A month’s contingency was built into the implementation time, but everything was up and running within the six week deadline, so the users were able to use that contingency time to play with the system and get used to the protocols.
The help desk handles telephone calls and emails on a range of HR issues, from sickness policy and attendance issues, as well as low-volume issues such as grievances.
Since the launch in November 2013, the authority has added functionality, including a knowledge based hosted on the intranet site, but run by ServiceNow. This provides answers to frequently asked questions, as well access to HR forms and processes, such as requests for flexible working, maternity entitlements or simple holiday forms. White says:
It doesn’t sound revolutionary, but previously people would be told there was a 20 page policy document on maternity entitlements, and the answer would be somewhere in there.
White says this is the first step towards self-service, though he is reluctant to call it that internally. The body wants to take things slowly and gently nudge employees to do things themselves, rather than risk them feeling this is just an excuse to add to their workload. As he explains:
We were very clear that culturally we didn’t want to be seen to just dump work on people.
The benefits
The move to ServiceNow has shaved 10% from HR service costs and headcount, but the greater benefit by far according to White, is the improved customer experience. In fact, White maintains that things have gone surprisingly smoothly:
One challenge we thought we’d face, is people saying that they like going to see the local HR team and that’s what other organizations we’d spoken to had said, but a year in, and there’s not been one complaint about it and the satisfaction rate is high.
HR employees are able to handle cases far faster now. Initial benchmarking had revealed a resolution rate of 50-55% within two days. NHSBT set its own target of 80% case resolution within two days, but it has far exceeded its own estimations.
Currently, 79% of cases are resolved the first day, rising to 83% by day two – a rate White is happy with, as some cases are always going to need to longer resolution times. He says:
We anticipated sending 0-5% up to second level support, but we’re only escalating about 6% of cases.

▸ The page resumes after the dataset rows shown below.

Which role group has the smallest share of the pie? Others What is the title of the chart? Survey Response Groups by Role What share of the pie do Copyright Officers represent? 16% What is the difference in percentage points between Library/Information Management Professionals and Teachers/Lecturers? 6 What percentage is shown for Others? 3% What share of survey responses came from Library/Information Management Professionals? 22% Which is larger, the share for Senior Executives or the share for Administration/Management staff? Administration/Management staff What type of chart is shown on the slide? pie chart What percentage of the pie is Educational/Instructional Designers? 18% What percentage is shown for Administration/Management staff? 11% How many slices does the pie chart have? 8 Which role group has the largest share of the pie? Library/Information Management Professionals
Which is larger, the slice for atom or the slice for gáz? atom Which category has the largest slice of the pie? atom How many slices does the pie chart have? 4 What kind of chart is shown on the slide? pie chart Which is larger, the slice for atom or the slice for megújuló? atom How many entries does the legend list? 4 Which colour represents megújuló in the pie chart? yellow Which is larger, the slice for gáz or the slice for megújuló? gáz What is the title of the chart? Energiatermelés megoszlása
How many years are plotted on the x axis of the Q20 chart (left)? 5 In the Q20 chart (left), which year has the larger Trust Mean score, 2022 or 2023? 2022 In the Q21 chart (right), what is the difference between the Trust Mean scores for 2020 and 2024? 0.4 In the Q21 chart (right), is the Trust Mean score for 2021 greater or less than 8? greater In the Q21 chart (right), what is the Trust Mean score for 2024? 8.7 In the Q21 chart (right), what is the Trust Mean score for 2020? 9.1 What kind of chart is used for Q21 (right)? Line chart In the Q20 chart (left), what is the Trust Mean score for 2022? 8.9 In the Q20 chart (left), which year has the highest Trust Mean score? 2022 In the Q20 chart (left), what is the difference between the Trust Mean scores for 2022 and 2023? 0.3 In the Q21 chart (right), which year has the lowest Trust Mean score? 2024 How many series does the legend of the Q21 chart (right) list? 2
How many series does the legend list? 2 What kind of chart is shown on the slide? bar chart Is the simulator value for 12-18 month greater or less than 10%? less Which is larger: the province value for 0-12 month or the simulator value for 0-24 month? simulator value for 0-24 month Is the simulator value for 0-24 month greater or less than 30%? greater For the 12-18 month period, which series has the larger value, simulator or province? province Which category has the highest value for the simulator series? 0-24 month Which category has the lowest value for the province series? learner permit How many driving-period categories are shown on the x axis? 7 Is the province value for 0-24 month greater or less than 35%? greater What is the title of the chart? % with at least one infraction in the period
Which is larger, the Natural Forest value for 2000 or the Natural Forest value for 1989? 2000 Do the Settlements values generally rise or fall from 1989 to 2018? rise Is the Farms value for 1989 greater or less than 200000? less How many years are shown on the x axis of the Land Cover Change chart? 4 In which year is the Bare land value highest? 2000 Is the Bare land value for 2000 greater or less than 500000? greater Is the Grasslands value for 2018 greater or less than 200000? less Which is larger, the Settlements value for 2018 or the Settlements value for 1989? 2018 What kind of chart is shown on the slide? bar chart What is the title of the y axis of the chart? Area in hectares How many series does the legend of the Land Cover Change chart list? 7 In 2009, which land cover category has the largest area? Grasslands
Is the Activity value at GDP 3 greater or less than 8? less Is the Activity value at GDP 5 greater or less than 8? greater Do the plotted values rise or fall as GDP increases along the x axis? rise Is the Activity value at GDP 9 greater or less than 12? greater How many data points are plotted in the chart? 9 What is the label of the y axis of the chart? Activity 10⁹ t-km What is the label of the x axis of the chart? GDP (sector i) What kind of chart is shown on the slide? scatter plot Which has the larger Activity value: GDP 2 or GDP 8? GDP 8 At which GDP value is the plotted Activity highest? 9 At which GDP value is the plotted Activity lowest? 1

Its implementation partner was not only vital for hitting the deadline, but also for ensuring that the functionality was included. Working with a partner took getting used to – on both sides, and White emphasizes flexibility was key:
We allowed ourselves to be open to challenges by our implementation partners. We thought we understood on day one what our requirements were, but if you look at what we ended up with it’s very different. There was a process of discovery, which was really useful and important to us – but it wasn’t a one-way street.
White is happy with the way the project has worked out: it’s been an internal success and confidence booster for the service. But, significantly, it’s also been perceived as a success by those outside the service, at a time when the public sector “doesn’t have a glorious track record” for success.
My take
It’s amazing how many successful organizations are run on Excel.
The experience of the NHSBT service clearly demonstrates, of course, that there are far better platforms out there than Excel, but more importantly, that sorting out the people and process aspects of a project are just as, if not more, important.